Selected extract |
"""
Extend forecast CSVs to later years
===================================

This example teaches you how to use GeoPrior's
``extend-forecast`` utility.

Unlike the plotting scripts, this command is a forecast-product
builder. It takes an existing future forecast CSV and extends it to
one or more later years by simple extrapolation.

Why this matters
----------------
In many workflows, the trained model only emits forecasts to a fixed
horizon, but downstream reporting still needs:

- one or two extra years,
- a quick scenario extension,
- or a compact artifact for later mapping and hotspot analysis.

This builder helps create those extended future CSVs directly from
existing forecast exports.
"""

# %%
# Imports
# -------
# We call the real production entrypoint from the project code.
# Then we read the generated CSVs back in and build one compact
# teaching preview.

from __future__ import annotations

import tempfile
from pathlib import Path

import matplotlib.pyplot as plt
import numpy as np
import pandas as pd

from geoprior.scripts.extend_forecast import (
    extend_forecast_main,
)

# %%
# Build compact synthetic forecast archives
# -----------------------------------------
# The production builder resolves, per city:
#
# - one eval CSV,
# - one future CSV,
#
# and then extends the future horizon.
#
# For the lesson, we create synthetic cumulative forecast archives
# for:
#
# - Nansha
# - Zhongshan
#
# with:
#
# - eval years   = 2020, 2021, 2022
# - future years = 2023, 2024, 2025
#
# The synthetic paths are designed so that:
#
# - Zhongshan has a higher cumulative level,
# - the final years contain a clean trend,
# - and uncertainty widens gently with horizon.

rng = np.random.default_rng(21)

Directions |
A – Answer these questions about the extend-forecast example, one per line:
(i) By what method does the command extend an existing future forecast CSV to later years?
(ii) For which two cities are the synthetic forecast archives created?
(iii) Which years are set as the future years?
B – Write out the part of the extend-forecast example starting at "from geoprior.scripts.extend_forecast import" and ending at "the future horizon.".

Data provided |
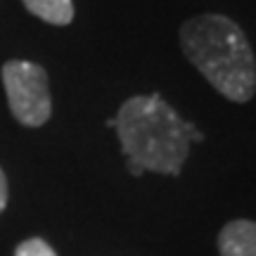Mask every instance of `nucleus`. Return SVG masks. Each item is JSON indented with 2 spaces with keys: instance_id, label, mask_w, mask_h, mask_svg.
<instances>
[{
  "instance_id": "39448f33",
  "label": "nucleus",
  "mask_w": 256,
  "mask_h": 256,
  "mask_svg": "<svg viewBox=\"0 0 256 256\" xmlns=\"http://www.w3.org/2000/svg\"><path fill=\"white\" fill-rule=\"evenodd\" d=\"M24 8L55 26H66L74 22V2L72 0H22Z\"/></svg>"
},
{
  "instance_id": "f257e3e1",
  "label": "nucleus",
  "mask_w": 256,
  "mask_h": 256,
  "mask_svg": "<svg viewBox=\"0 0 256 256\" xmlns=\"http://www.w3.org/2000/svg\"><path fill=\"white\" fill-rule=\"evenodd\" d=\"M180 48L190 64L230 102L244 104L256 92V57L238 22L200 14L180 26Z\"/></svg>"
},
{
  "instance_id": "20e7f679",
  "label": "nucleus",
  "mask_w": 256,
  "mask_h": 256,
  "mask_svg": "<svg viewBox=\"0 0 256 256\" xmlns=\"http://www.w3.org/2000/svg\"><path fill=\"white\" fill-rule=\"evenodd\" d=\"M220 256H256V223L230 220L218 235Z\"/></svg>"
},
{
  "instance_id": "0eeeda50",
  "label": "nucleus",
  "mask_w": 256,
  "mask_h": 256,
  "mask_svg": "<svg viewBox=\"0 0 256 256\" xmlns=\"http://www.w3.org/2000/svg\"><path fill=\"white\" fill-rule=\"evenodd\" d=\"M5 206H8V178L0 168V214L5 211Z\"/></svg>"
},
{
  "instance_id": "7ed1b4c3",
  "label": "nucleus",
  "mask_w": 256,
  "mask_h": 256,
  "mask_svg": "<svg viewBox=\"0 0 256 256\" xmlns=\"http://www.w3.org/2000/svg\"><path fill=\"white\" fill-rule=\"evenodd\" d=\"M2 83L10 110L22 126L38 128L48 124L52 114V98L48 74L40 64L12 60L2 66Z\"/></svg>"
},
{
  "instance_id": "f03ea898",
  "label": "nucleus",
  "mask_w": 256,
  "mask_h": 256,
  "mask_svg": "<svg viewBox=\"0 0 256 256\" xmlns=\"http://www.w3.org/2000/svg\"><path fill=\"white\" fill-rule=\"evenodd\" d=\"M114 128L126 162L154 174L180 176L190 154V140L185 121L162 95L126 100L114 116Z\"/></svg>"
},
{
  "instance_id": "423d86ee",
  "label": "nucleus",
  "mask_w": 256,
  "mask_h": 256,
  "mask_svg": "<svg viewBox=\"0 0 256 256\" xmlns=\"http://www.w3.org/2000/svg\"><path fill=\"white\" fill-rule=\"evenodd\" d=\"M14 256H57V254L46 240L31 238V240H26V242L19 244L17 252H14Z\"/></svg>"
}]
</instances>
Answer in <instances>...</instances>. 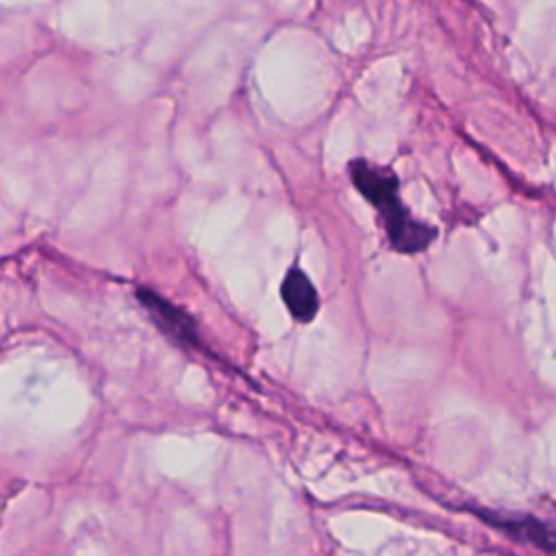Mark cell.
Wrapping results in <instances>:
<instances>
[{"label":"cell","mask_w":556,"mask_h":556,"mask_svg":"<svg viewBox=\"0 0 556 556\" xmlns=\"http://www.w3.org/2000/svg\"><path fill=\"white\" fill-rule=\"evenodd\" d=\"M350 178L361 195L378 211L384 235L393 250L415 254L430 245L437 230L410 215L400 198L397 178L389 169L358 159L350 163Z\"/></svg>","instance_id":"1"},{"label":"cell","mask_w":556,"mask_h":556,"mask_svg":"<svg viewBox=\"0 0 556 556\" xmlns=\"http://www.w3.org/2000/svg\"><path fill=\"white\" fill-rule=\"evenodd\" d=\"M137 300L143 304V308L150 313V317L163 332H167L169 337H174L180 343H191V345L200 343L195 321L182 308L172 304L167 298L159 295L156 291H152L148 287H139Z\"/></svg>","instance_id":"2"},{"label":"cell","mask_w":556,"mask_h":556,"mask_svg":"<svg viewBox=\"0 0 556 556\" xmlns=\"http://www.w3.org/2000/svg\"><path fill=\"white\" fill-rule=\"evenodd\" d=\"M280 295H282L287 311L298 321H311L319 311L317 289L311 282V278L306 276V271L300 269L298 265L287 269L282 285H280Z\"/></svg>","instance_id":"3"},{"label":"cell","mask_w":556,"mask_h":556,"mask_svg":"<svg viewBox=\"0 0 556 556\" xmlns=\"http://www.w3.org/2000/svg\"><path fill=\"white\" fill-rule=\"evenodd\" d=\"M484 521L502 528V532H508L521 541L534 543L543 549H554L556 552V530L547 528L545 523L532 519V517H504V515H493L489 510L480 513Z\"/></svg>","instance_id":"4"}]
</instances>
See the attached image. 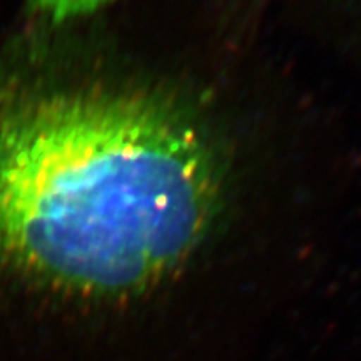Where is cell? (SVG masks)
<instances>
[{"instance_id": "obj_2", "label": "cell", "mask_w": 361, "mask_h": 361, "mask_svg": "<svg viewBox=\"0 0 361 361\" xmlns=\"http://www.w3.org/2000/svg\"><path fill=\"white\" fill-rule=\"evenodd\" d=\"M35 11L54 22L71 20L106 7L114 0H29Z\"/></svg>"}, {"instance_id": "obj_1", "label": "cell", "mask_w": 361, "mask_h": 361, "mask_svg": "<svg viewBox=\"0 0 361 361\" xmlns=\"http://www.w3.org/2000/svg\"><path fill=\"white\" fill-rule=\"evenodd\" d=\"M216 197L209 149L159 104L107 92L0 102V261L39 281L146 291L196 250Z\"/></svg>"}]
</instances>
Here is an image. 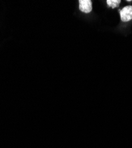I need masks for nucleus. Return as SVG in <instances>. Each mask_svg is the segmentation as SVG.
<instances>
[{"label":"nucleus","instance_id":"nucleus-2","mask_svg":"<svg viewBox=\"0 0 132 148\" xmlns=\"http://www.w3.org/2000/svg\"><path fill=\"white\" fill-rule=\"evenodd\" d=\"M79 9L85 13H89L92 10V1L91 0H80Z\"/></svg>","mask_w":132,"mask_h":148},{"label":"nucleus","instance_id":"nucleus-1","mask_svg":"<svg viewBox=\"0 0 132 148\" xmlns=\"http://www.w3.org/2000/svg\"><path fill=\"white\" fill-rule=\"evenodd\" d=\"M121 19L124 22H127L132 19V6L129 5L120 10Z\"/></svg>","mask_w":132,"mask_h":148},{"label":"nucleus","instance_id":"nucleus-3","mask_svg":"<svg viewBox=\"0 0 132 148\" xmlns=\"http://www.w3.org/2000/svg\"><path fill=\"white\" fill-rule=\"evenodd\" d=\"M120 2V0H107L106 1L107 4L109 5V6L113 8L118 7Z\"/></svg>","mask_w":132,"mask_h":148}]
</instances>
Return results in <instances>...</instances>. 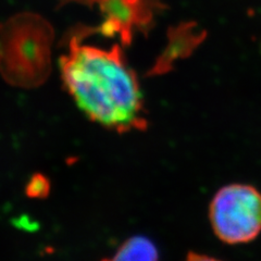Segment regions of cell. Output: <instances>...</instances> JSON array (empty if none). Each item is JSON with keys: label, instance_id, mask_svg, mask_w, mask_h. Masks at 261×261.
<instances>
[{"label": "cell", "instance_id": "6da1fadb", "mask_svg": "<svg viewBox=\"0 0 261 261\" xmlns=\"http://www.w3.org/2000/svg\"><path fill=\"white\" fill-rule=\"evenodd\" d=\"M84 31L72 33L60 58L64 87L93 122L120 134L148 125L135 71L120 45L102 48L84 44Z\"/></svg>", "mask_w": 261, "mask_h": 261}, {"label": "cell", "instance_id": "7a4b0ae2", "mask_svg": "<svg viewBox=\"0 0 261 261\" xmlns=\"http://www.w3.org/2000/svg\"><path fill=\"white\" fill-rule=\"evenodd\" d=\"M209 219L222 242H251L261 232V193L246 184L224 186L210 202Z\"/></svg>", "mask_w": 261, "mask_h": 261}, {"label": "cell", "instance_id": "3957f363", "mask_svg": "<svg viewBox=\"0 0 261 261\" xmlns=\"http://www.w3.org/2000/svg\"><path fill=\"white\" fill-rule=\"evenodd\" d=\"M94 3L99 7L103 22L96 29L103 36H119L123 46L132 43L136 32L147 34L154 18L166 9L160 0H76Z\"/></svg>", "mask_w": 261, "mask_h": 261}, {"label": "cell", "instance_id": "277c9868", "mask_svg": "<svg viewBox=\"0 0 261 261\" xmlns=\"http://www.w3.org/2000/svg\"><path fill=\"white\" fill-rule=\"evenodd\" d=\"M206 34L205 31H198L197 24L194 22L181 23L171 28L168 32V45L151 68L149 75H161L170 72L176 60L185 59L194 53L206 38Z\"/></svg>", "mask_w": 261, "mask_h": 261}, {"label": "cell", "instance_id": "5b68a950", "mask_svg": "<svg viewBox=\"0 0 261 261\" xmlns=\"http://www.w3.org/2000/svg\"><path fill=\"white\" fill-rule=\"evenodd\" d=\"M102 261H159V252L149 239L133 236L121 245L113 257Z\"/></svg>", "mask_w": 261, "mask_h": 261}, {"label": "cell", "instance_id": "8992f818", "mask_svg": "<svg viewBox=\"0 0 261 261\" xmlns=\"http://www.w3.org/2000/svg\"><path fill=\"white\" fill-rule=\"evenodd\" d=\"M185 261H220V260L206 256V255H199V254H196V252H190V254L187 255Z\"/></svg>", "mask_w": 261, "mask_h": 261}]
</instances>
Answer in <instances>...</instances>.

Results of the exercise |
A –
(i) Simple extrapolation.
(ii) Nansha and Zhongshan.
(iii) 2023, 2024, and 2025.

B –
from geoprior.scripts.extend_forecast import (
    extend_forecast_main,
)

# %%
# Build compact synthetic forecast archives
# -----------------------------------------
# The production builder resolves, per city:
#
# - one eval CSV,
# - one future CSV,
#
# and then extends the future horizon.